» **Text provided**
Photo: Michaël van de Poppe
Over the past few weeks, it felt like the ground was pulled out from under us. Markets tumbled, altcoins sometimes lost tens of percent in a matter of days, and even Bitcoin took a heavy hit. Yet, I’m convinced this crash has nothing to do with crypto itself. This isn’t a ‘Bitcoin is dead’ story, but a classic macroeconomic shock that is simply playing out in the crypto markets as well.
This Isn’t a Crypto Crisis, It’s a Macroeconomic Shock #
I felt how heavy October and November were, especially for altcoins. Many projects are down more than 60% in two months. As a fund, we obviously look broader and our losses are around 10%, but that doesn’t take away the stress. On social media, I mostly see doom scenarios: ‘bear market,’ ‘altcoins are dead,’ ’this was it.’ But I’ve seen just as often that a major crash actually forms the bottom, after which markets slowly but surely start to climb back up. And the higher they climb, the faster that recovery often goes.
The Japanese Interest Rate and the ‘Carry Trade’ as the Hidden Cause #
So what is actually going on? The key lies largely in Japan. For years, the country had virtually no interest rates. Investors borrowed cheap yen and invested that money in US stocks, bonds, or even crypto: the famous ‘yen carry trade.’ Now that Japanese interest rates are rising, that strategy suddenly becomes less attractive.
Those who borrowed at nearly 0% and are now facing rates towards 1% or higher see their profit margins shrink and their risk increase. The result: positions are being closed, and you see selling pressure across the market.
However, the impact of this is now smaller than many think. In the beginning, every rate hike was a huge percentage jump. Now, it’s about marginal steps. What I think we’re mainly seeing is the market pricing in bad news ahead of time. Everyone expects another rate hike, and so people sell before the decision. The result: the crash comes earlier, not later.

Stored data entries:
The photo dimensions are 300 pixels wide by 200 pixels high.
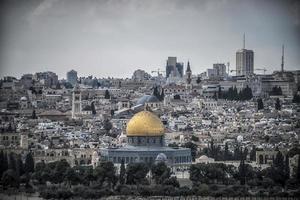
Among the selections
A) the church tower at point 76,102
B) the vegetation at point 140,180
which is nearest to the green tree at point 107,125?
the church tower at point 76,102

» **Problems to work on**
1) Answer these questions using the article on the crypto crash:
(a) By how much are many altcoin projects down, and over what period?
(b) What are the fund's losses, roughly?
(c) What interest rates are borrowers who borrowed at nearly 0% now facing?
2) Carry the article on the crypto crash forward from its last sentence, keeping the same first-person voice.

» **Outputs for the tasks**
1)
(a) More than 60% in two months.
(b) Around 10%.
(c) Rates towards 1% or higher.

2)
Why This Crash Could Actually Be a Bullish Signal #
There’s another factor at play. The sharp drop around $79,000 didn’t feel ’natural.’ It seemed more like a large entity was dumping, similar to previous crises like FTX or COVID. Such moments feel terrible, but they often mark capitulation: the point where almost everyone gives up.
And that’s precisely when you need to pay attention. Because while crypto is falling, we’re seeing signs that the US central bank will soon ease its grip. Unemployment is rising, the economy is slowing, and that means interest rate cuts and extra liquidity are getting closer. Historically, that has heralded a bull market more than a bear market.
My conclusion? This doesn’t feel like the end, but like a painful reset. If Bitcoin manages to stay above important levels and breaks back towards $90,000, this could very well be the start of the next leg up. As contradictory as it sounds: it is precisely now, in this fear, that the opportunities lie.
Disclaimer: This article is intended for informational purposes only and does not constitute financial advice. Investing in crypto or other financial products involves risks. Always make your own considerations and consult a financial advisor before making investment decisions.